Das Kindergeld steigt auf 250 Euro im Monat pro Kind. Dazu gibt es einen höheren Kinderfreibetrag. Dieser beträgt in 2023 8.952 Euro und im Folgejahr 9.312 Euro. Der Unterhalt bei getrenntlebenden Eltern steigt, denn die “Düsseldorfer Tabelle“ wurde angepasst.

Mindestlohn in der Pflege

In der Pflege gibt es eine Erhöhung des Mindestlohns im Mai und Dezember. Für Pflegehilfskräfte bis zu Pflegefachkräften gibt es zwischen 13,90 Euro bis 18,25 Euro pro Stunde

Steuerfreibetrag

In der Einkommensteuer erhöht sich der Grundfreibetrag auf 10.908 Euro. Der Spitzensteuersatz mit 42 Prozent wird erst ab einem zu versteuernden Einkommen von 62.810 Euro fällig.

Home-Office

Statt 600 Euro im Home-Office kann in der Steuererklärung 1.260 Euro als Pauschale angesetzt werden.

Grundsteuererklärung

Haus- und Wohnungsbesitzer müssen ihre Grundsteuererklärung bis Ende Januar abgeben.

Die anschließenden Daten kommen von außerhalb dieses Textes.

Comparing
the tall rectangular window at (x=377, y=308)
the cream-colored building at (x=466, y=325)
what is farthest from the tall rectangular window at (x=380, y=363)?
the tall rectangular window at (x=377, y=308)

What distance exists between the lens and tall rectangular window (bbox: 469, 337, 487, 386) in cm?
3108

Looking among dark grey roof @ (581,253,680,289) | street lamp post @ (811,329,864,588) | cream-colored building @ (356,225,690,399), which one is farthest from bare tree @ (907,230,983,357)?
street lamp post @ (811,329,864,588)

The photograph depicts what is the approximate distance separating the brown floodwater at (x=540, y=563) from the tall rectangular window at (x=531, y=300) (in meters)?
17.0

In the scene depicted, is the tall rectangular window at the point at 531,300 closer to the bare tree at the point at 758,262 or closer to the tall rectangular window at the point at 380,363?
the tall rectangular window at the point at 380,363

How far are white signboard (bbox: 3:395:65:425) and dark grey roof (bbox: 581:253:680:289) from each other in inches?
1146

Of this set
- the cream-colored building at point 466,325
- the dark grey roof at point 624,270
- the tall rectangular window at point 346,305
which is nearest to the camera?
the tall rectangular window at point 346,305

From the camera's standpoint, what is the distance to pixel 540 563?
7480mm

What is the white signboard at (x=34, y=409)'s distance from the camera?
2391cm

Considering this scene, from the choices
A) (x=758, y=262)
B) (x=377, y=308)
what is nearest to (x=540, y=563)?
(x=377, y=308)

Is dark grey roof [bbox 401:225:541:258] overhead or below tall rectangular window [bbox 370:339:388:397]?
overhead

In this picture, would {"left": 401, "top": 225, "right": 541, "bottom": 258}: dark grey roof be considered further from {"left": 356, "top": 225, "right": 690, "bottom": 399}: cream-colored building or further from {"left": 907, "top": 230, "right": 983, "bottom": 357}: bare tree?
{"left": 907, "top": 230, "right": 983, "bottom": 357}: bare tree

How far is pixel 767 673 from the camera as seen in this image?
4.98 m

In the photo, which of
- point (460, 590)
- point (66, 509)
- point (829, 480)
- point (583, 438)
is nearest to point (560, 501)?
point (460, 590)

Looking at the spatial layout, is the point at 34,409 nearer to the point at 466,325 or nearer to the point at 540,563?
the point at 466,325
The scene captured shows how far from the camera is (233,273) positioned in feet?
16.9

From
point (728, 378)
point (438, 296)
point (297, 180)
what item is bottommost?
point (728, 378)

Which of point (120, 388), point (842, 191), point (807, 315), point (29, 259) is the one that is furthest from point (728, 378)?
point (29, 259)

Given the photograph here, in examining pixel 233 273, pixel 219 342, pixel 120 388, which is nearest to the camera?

Die Frist von ursprünglich Ende Oktober wurde verlängert.

Strom und Gas

Von der Strom- und Gaspreisbremse profitieren Kunden ab März. Gasverbraucher zahlen dann für 80 Prozent ihres Vorjahresverbrauchs einen Bruttopreis von 12 Cent pro Kilowattstunde, für Fernwärme 9,5 Cent. Gleichzeitig sind beim Strom 40 Cent je Kilowattstunde eingeplant. Auch für Januar und Februar sollen die Entlastungen rückwirkend gelten.